Exercise requirements ->
(a) Quote the PowerPC-to-x86 discussion from "Runtime interpreter/compilers, you" up to and including "the PowerPCs themselves.".
(b) In the PowerPC-to-x86 discussion, what were IBM's future plans for the product line said to focus on instead of the PowerPCs themselves?

*** Opening Document extract ***

Change is expensive.
So don't change unless there is a compelling reason.
Hard to optimize? You only have to optimize the compiler once, over the millions of devices this cost is small.
Runtime interpreter/compilers, you lose the speed advantage.
Volume and competition makes x86 series products cheap
The reason given, which people seem to keep forgetting, was pretty simple and believable:
Performance per watt.
The PPC architecture was not improving _at all_ in performance per watt. Apple's market was growing fastest in the portable space, but it was becoming impossible to keep temperatures and power consumption down with PPC processors.
And IBM's future plans for the product line were focusing on the Power series (for high-end servers) and the Core processors (for Xbox 360's) and not on the PowerPCs themselves.
While I've never had any particular love for the x86 instruction sets, I, for one, enjoy the performance of my Macbook Pro Core 2 Duo, and the fact that it doesn't burn my lap off, like a PowerPC G5-based laptop would.

*** Closing Document extract ***
*** Opening Extracted data ***

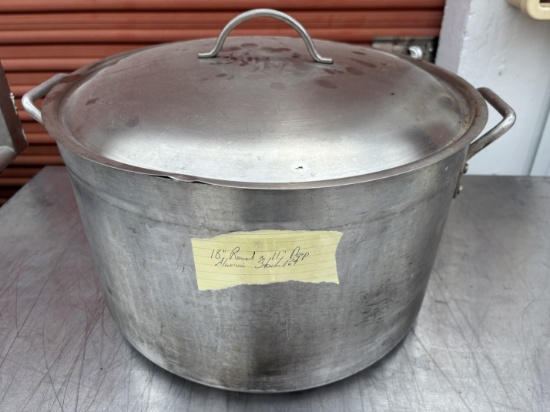 18" Round by 11" Deep Aluminum Stock Pot W/ Handles & Lid - Kosher Pot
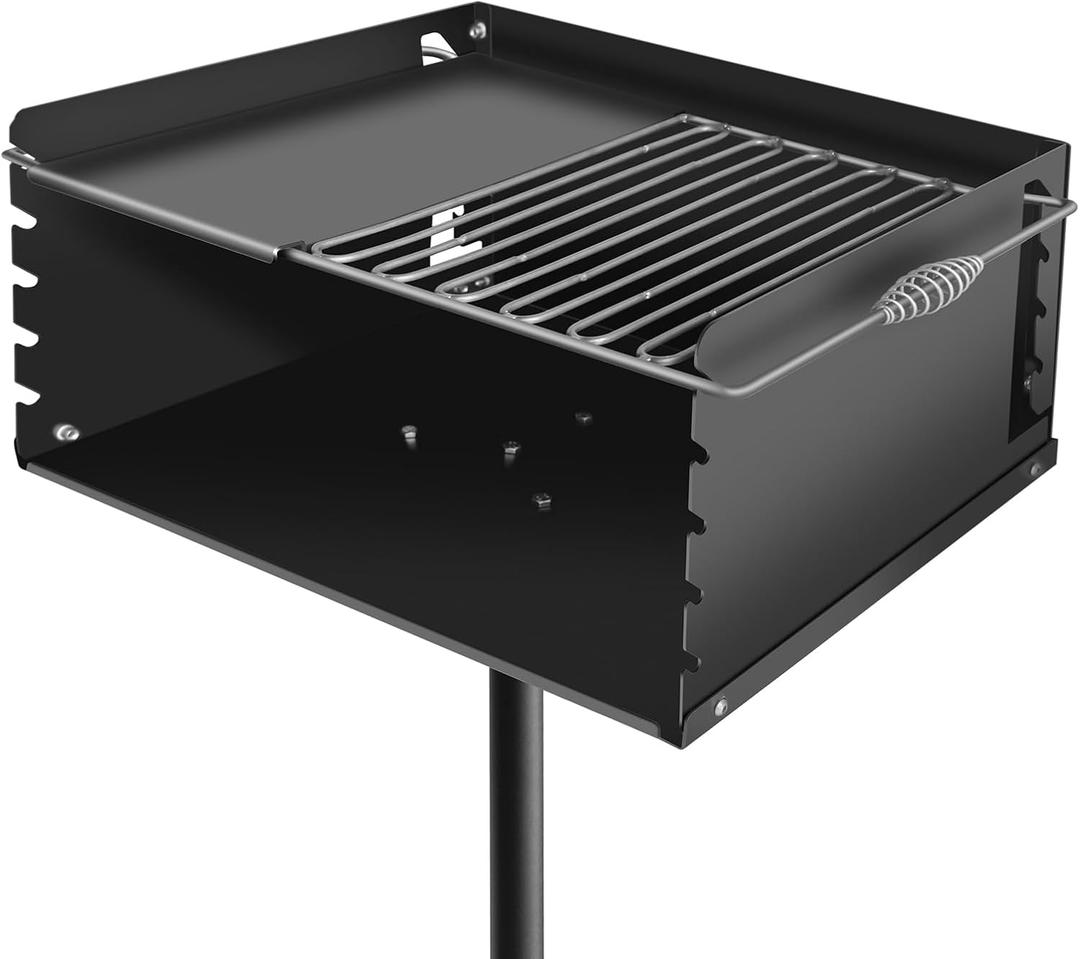 Park Style Charcoal Grill Heavy Duty, Outdoor BBQ Grill with Grate, Park Grill for Backyard, Camping, Commercial Use, Small Charcoal Grills for Outdoor Park (25'' L x 17'' W x 11'' H)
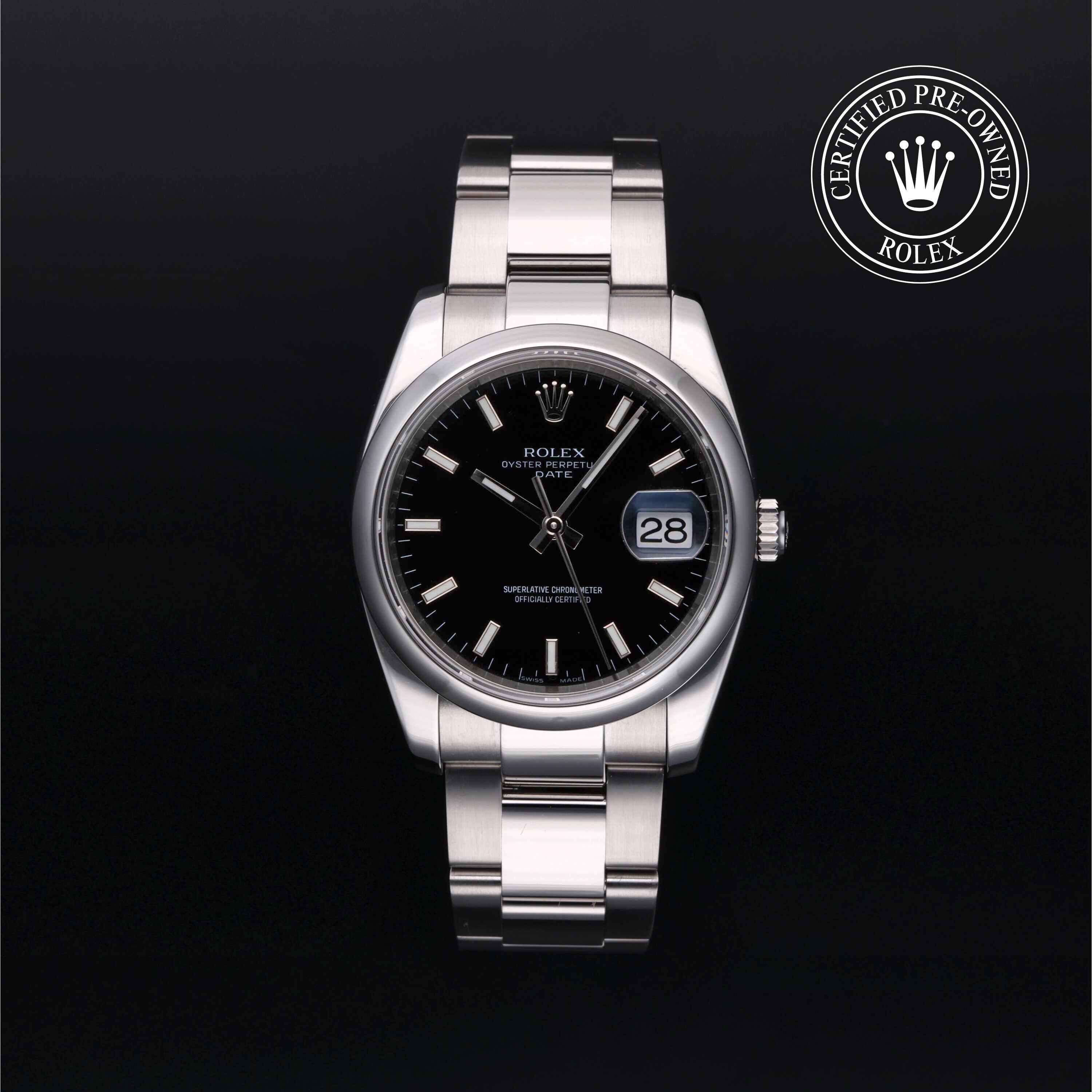 Rolex Certified Pre-owned Oyster Perpetual M115200-0004 front on black background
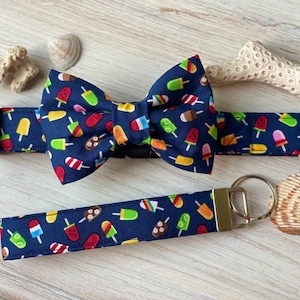 Dog collar, popsicle, popsicles, navy blue, bow, collar with bow tie, bow tie, collar with bow, summer, picnic, key fob ,keychain, ice cream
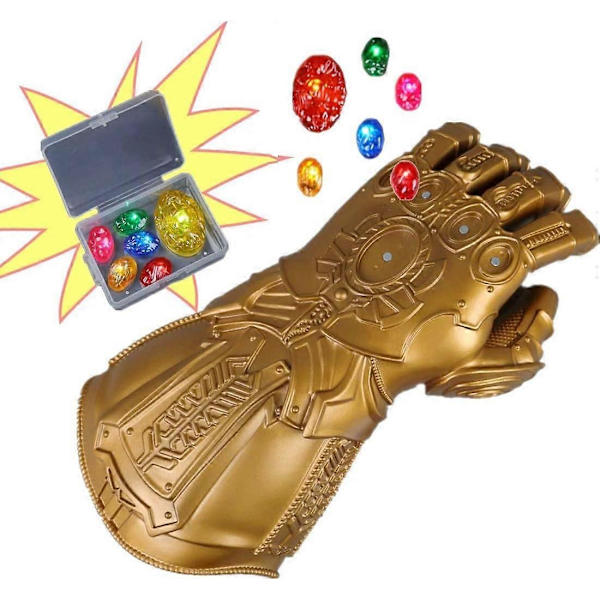 Infinity War Thanos Infinity Gauntlet med Elektroniske Aftagelige Glødende Infinity Stones Cosplay Halloween Rekvisit PVC Handsker til Voksne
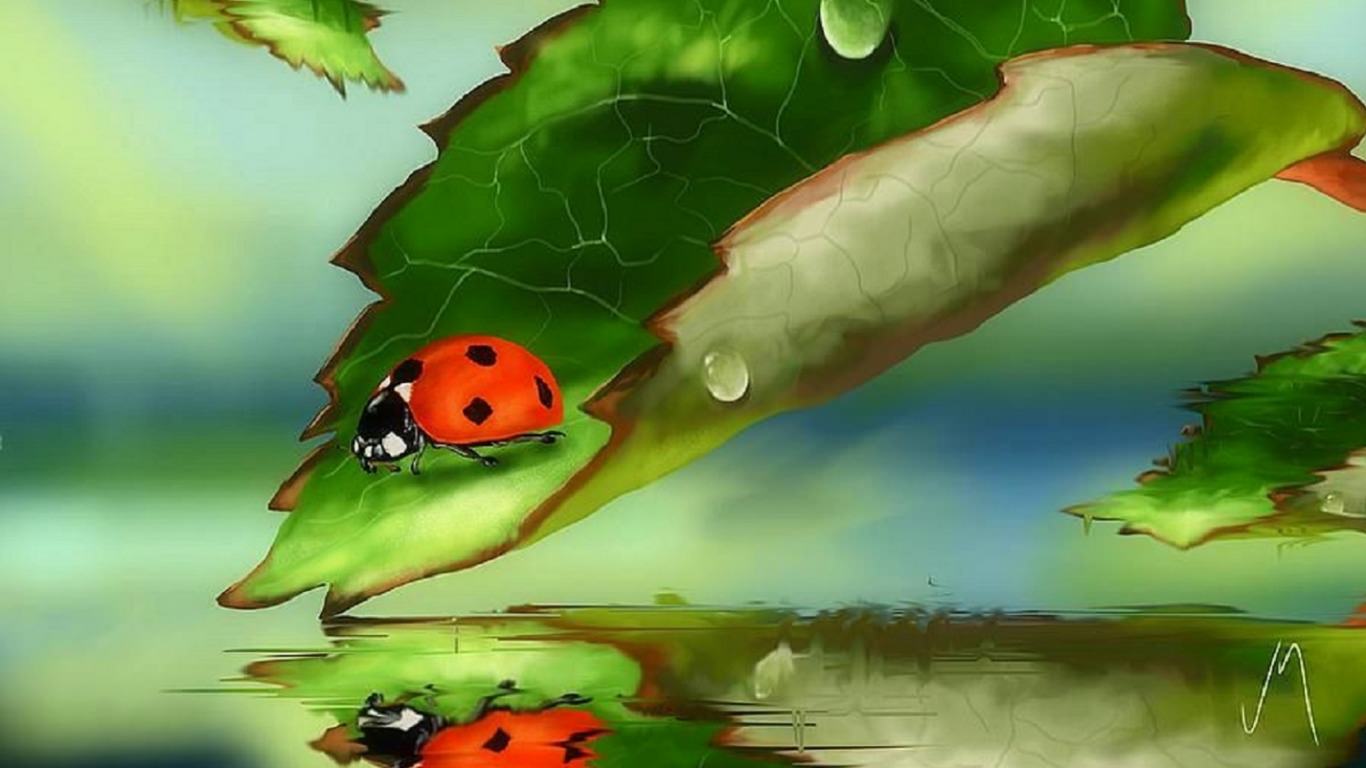 ladybug on Green Leaves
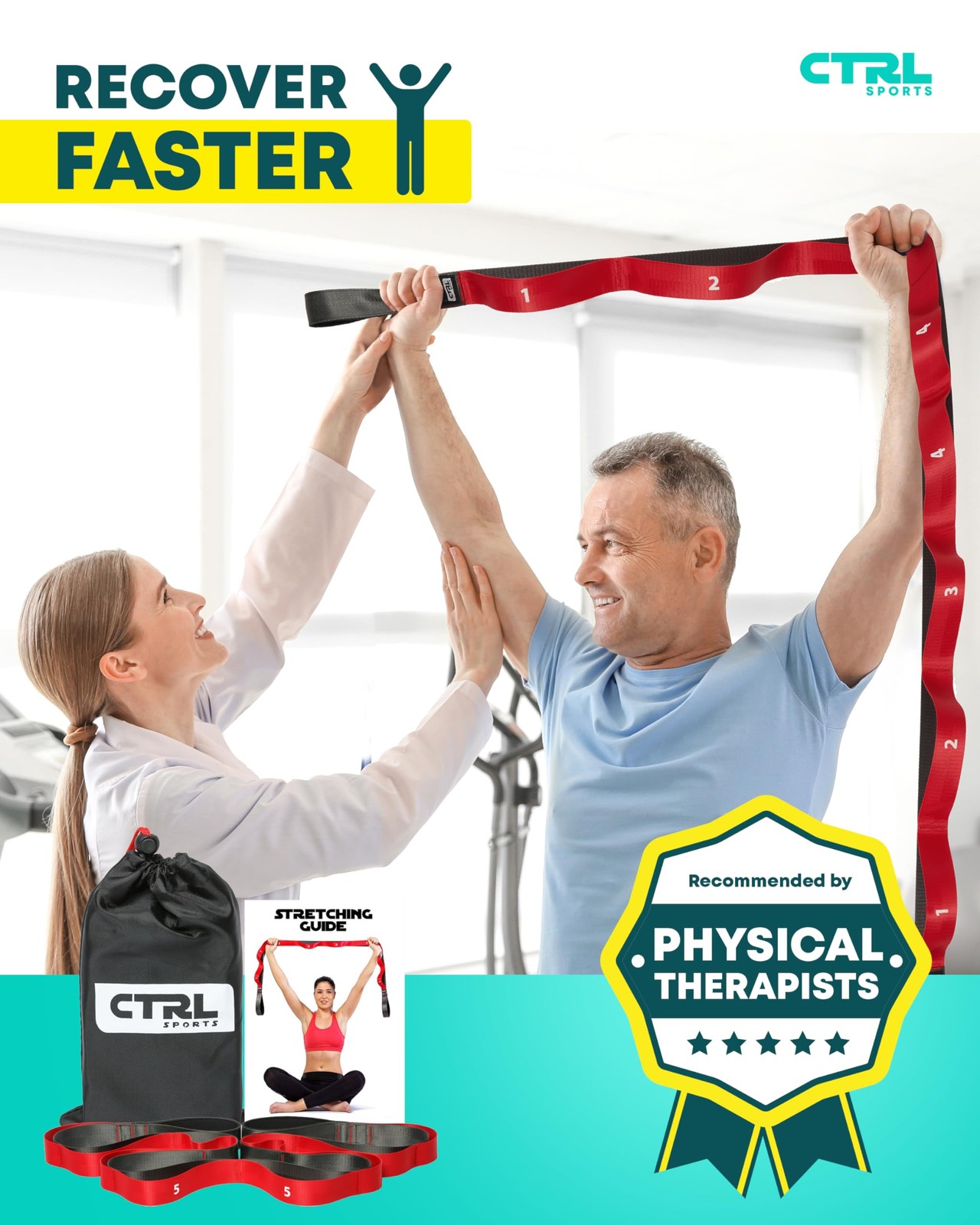 Stretching Strap with Loops – Non Elastic Stretch 78 inches x 1.5 inches, Red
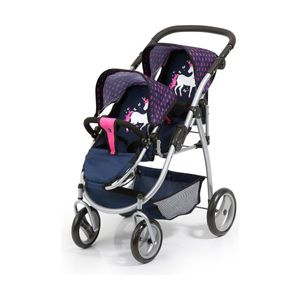 Bayer Design Zwillingspuppenwagen, blau, rosa, Einhorn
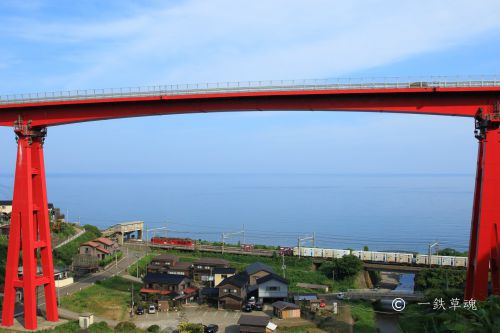青海川駅付近を俯瞰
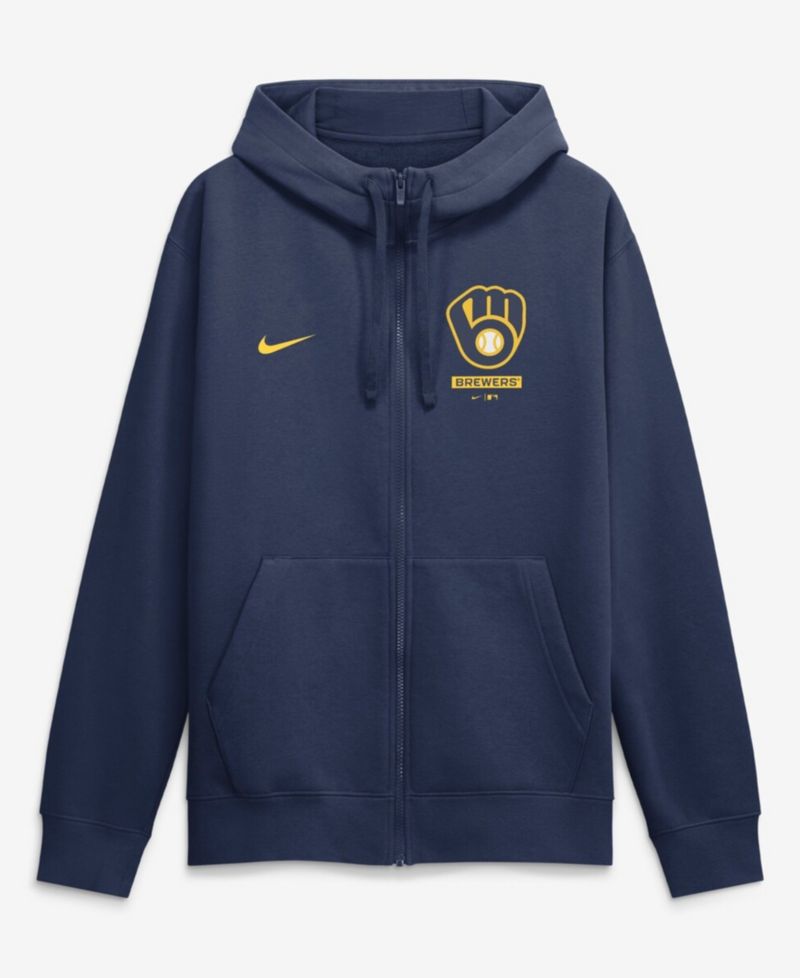 Men's Navy Milwaukee Brewers Primetime Lockup Full-Zip Hoodie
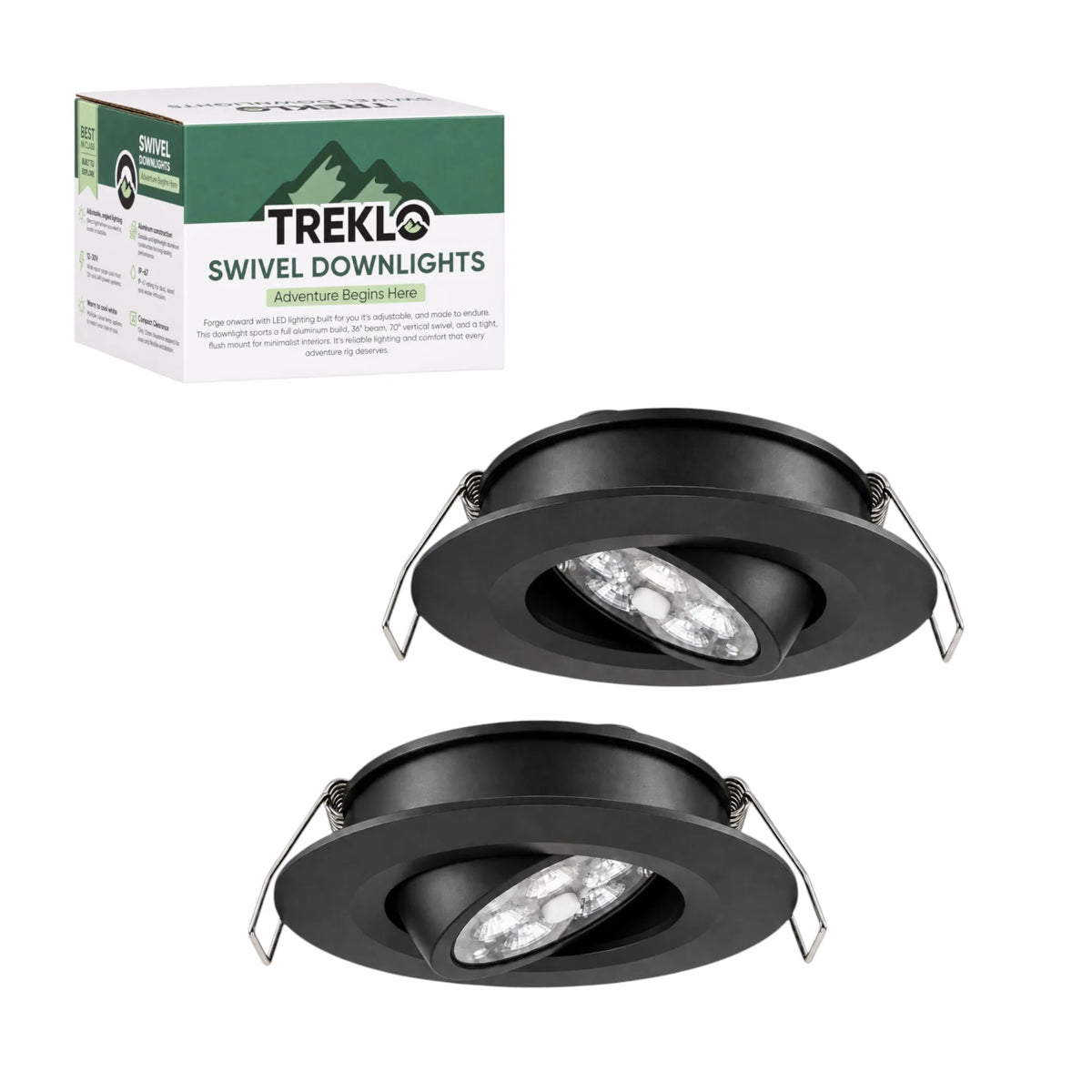 Treklo black dimmable swivel recessed downlight pair with warm white and red LED modes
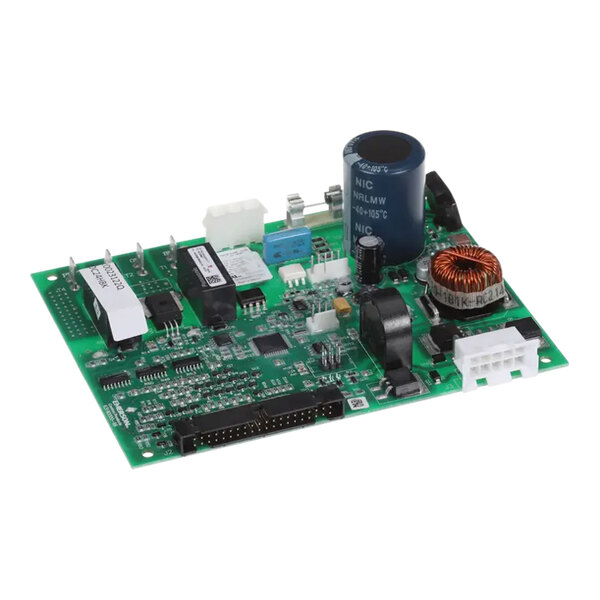 The main control board for an Amana Menumaster commercial microwave on a white background with a green and black circuit board.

*** Closing Extracted data ***

Task results ->
(a)
Runtime interpreter/compilers, you lose the speed advantage.
Volume and competition makes x86 series products cheap
The reason given, which people seem to keep forgetting, was pretty simple and believable:
Performance per watt.
The PPC architecture was not improving _at all_ in performance per watt. Apple's market was growing fastest in the portable space, but it was becoming impossible to keep temperatures and power consumption down with PPC processors.
And IBM's future plans for the product line were focusing on the Power series (for high-end servers) and the Core processors (for Xbox 360's) and not on the PowerPCs themselves.

(b) The Power series for high-end servers and the Core processors for Xbox 360s.